On Mon 27/Dec/2021 17:50:11 +0100 yuv wrote:
The first thing to make internet email viable for the future is to establish a defensible perimeter and keep bad actors out. Easier said than done. The problem does not affect email only. It affects anything internet. Lacking a proper perimeter, my network is my perimeter and the default rule at my router is nothing in, nothing out, until an exception is added. I am not there yet, but nearly. Maintaining lists of allowed IP addresses is not as difficult as it sounds. There will be pain along the way, but if service providers are not able to federate around clear rules to establish a defensible perimeter and keep out the bad actors, I have no other choices. Enough is enough. It is time to make operators liable for what emanates from their IP addresses, and until that liability is in place, filter them out, cost what it cost.
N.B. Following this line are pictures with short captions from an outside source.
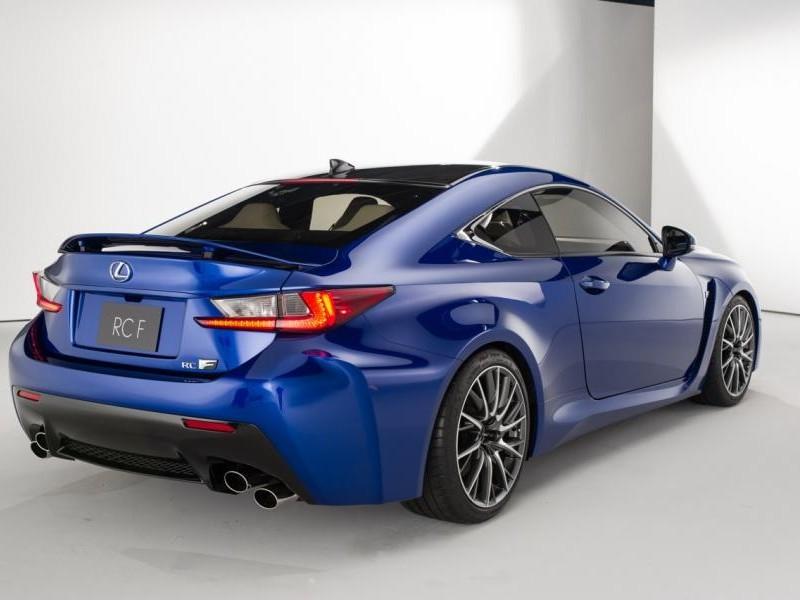 Синий Lexus RC F Coupe, вид сзади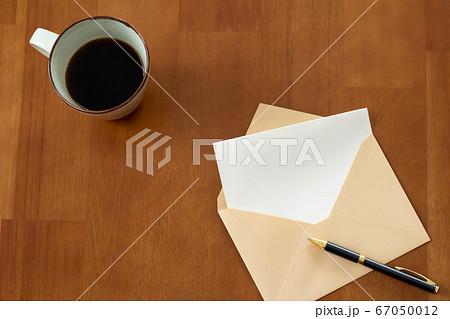 封筒とコーヒーの手紙を書くイメージ 67050012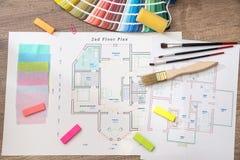 Hausprojekt mit Farbpalette stockfotografie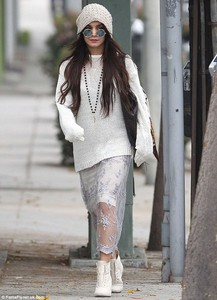 vanessa hudgens skirt lace white lace skirt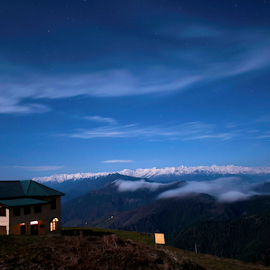 A night at Himalaya by Sanjay Barar - Landscapes Travel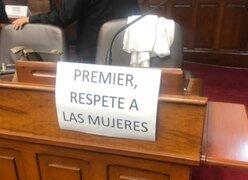 """""""Premier, respete a las mujeres"""": Congresistas de Fuerza Popular colocaron mensajes para Guido Bellido en el pleno"""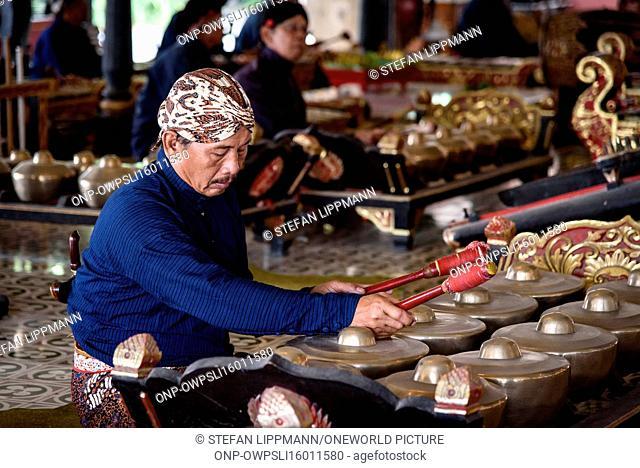 Indonesia, Java, Yogyakarta, Gamelan orchestra in the Sultan's Palace of Yogyakarta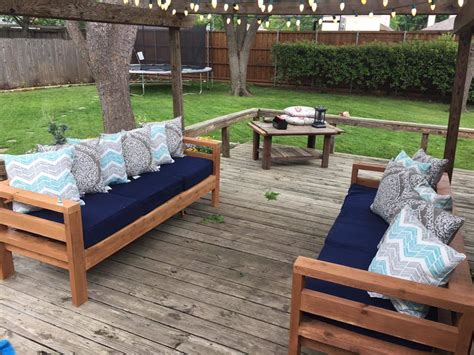 ana white outdoor  sofas diy projects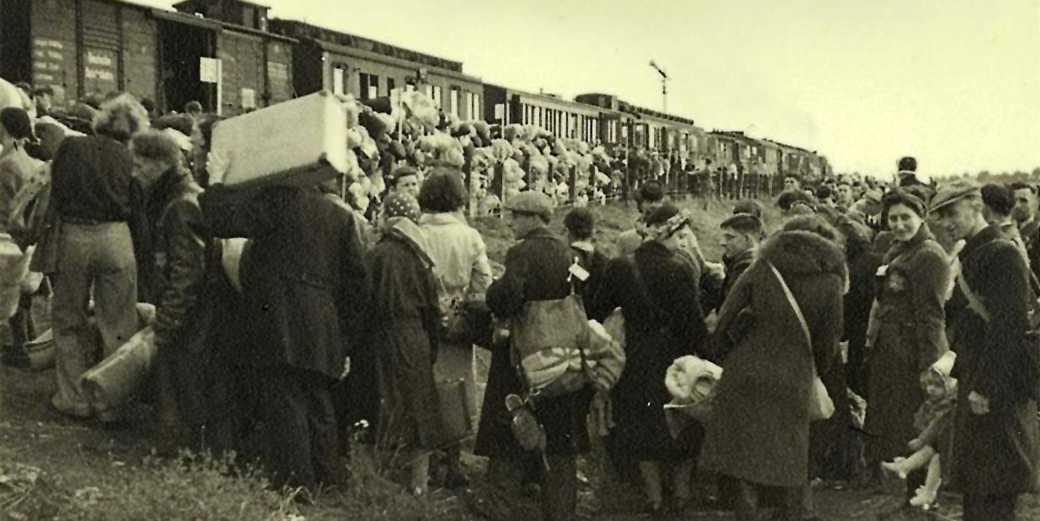 Westerbork_Netherlands_Jews_boarding_a_deportation_train_to_Auschwitz_RUdolf_Brespauer_Wiki_public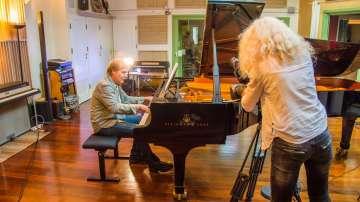 Ричард Клайдерман чества 40 години на сцената с концерти в София и Варна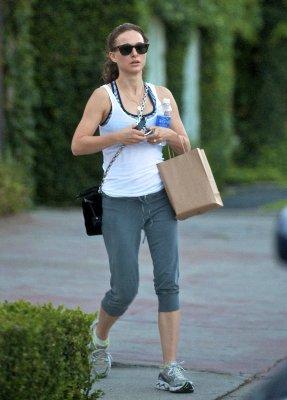 Natalie Portman  - Страница 2 B45ed1dc865c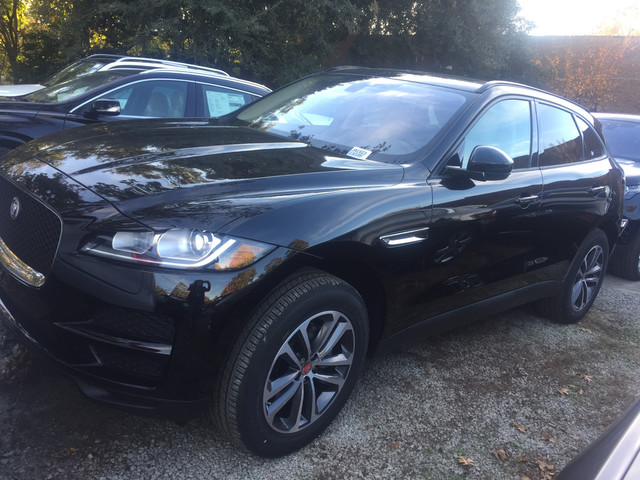 pre owned 2017 jaguar f pace 20d premium suv in charleston ja1623l jaguar west ashley. Black Bedroom Furniture Sets. Home Design Ideas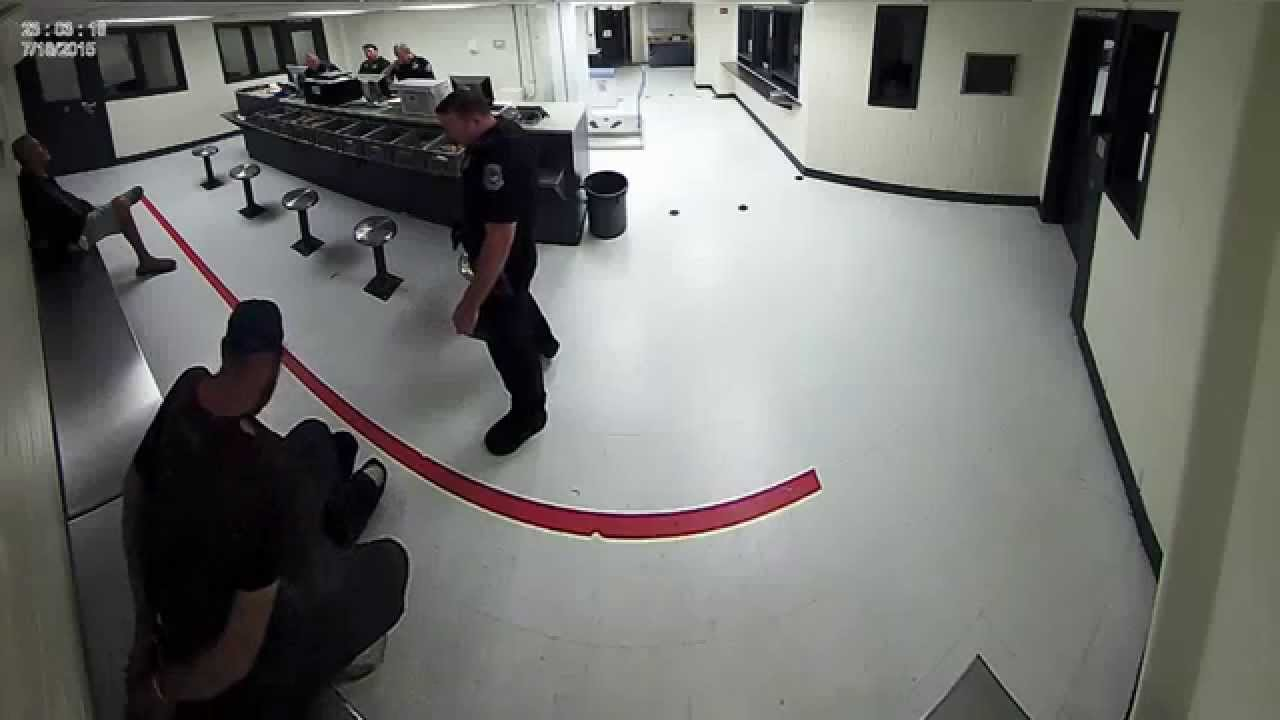 Sarasota police officer apparently throws food at individual - Sarasota County Sheriff's Office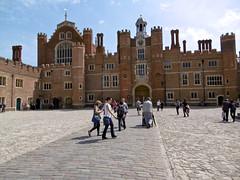 Hampton Court Palace (tame_alien) Tags: uk england building architecture hamptoncourtpalace unitedkindom eastmolesey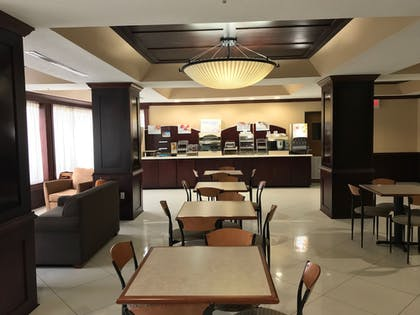 Restaurant | Holiday Inn Express Hotel & Suites Magee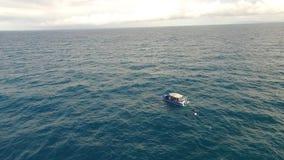 Oceano e cielo con la barca archivi video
Yeah, we inevitably fall back to IP address lists. Perhaps not so much because it's easier to outline a perimeter using numbers than names, but because it's rather immediate to operate on the former. A set of good names would sound like a meaningful friendly region, immune from changes of ISP.
OTOH, if it were possible to ascribe each nastiness to its actual culprit, we'd still need a policy to treat them effectively. IME, banning for a period, à la fail2ban, requires too much looking after exceptions. But allowing to each individual to run a million-email spam act even just once in a lifetime is obviously too much. I don't think a military approach would do much better.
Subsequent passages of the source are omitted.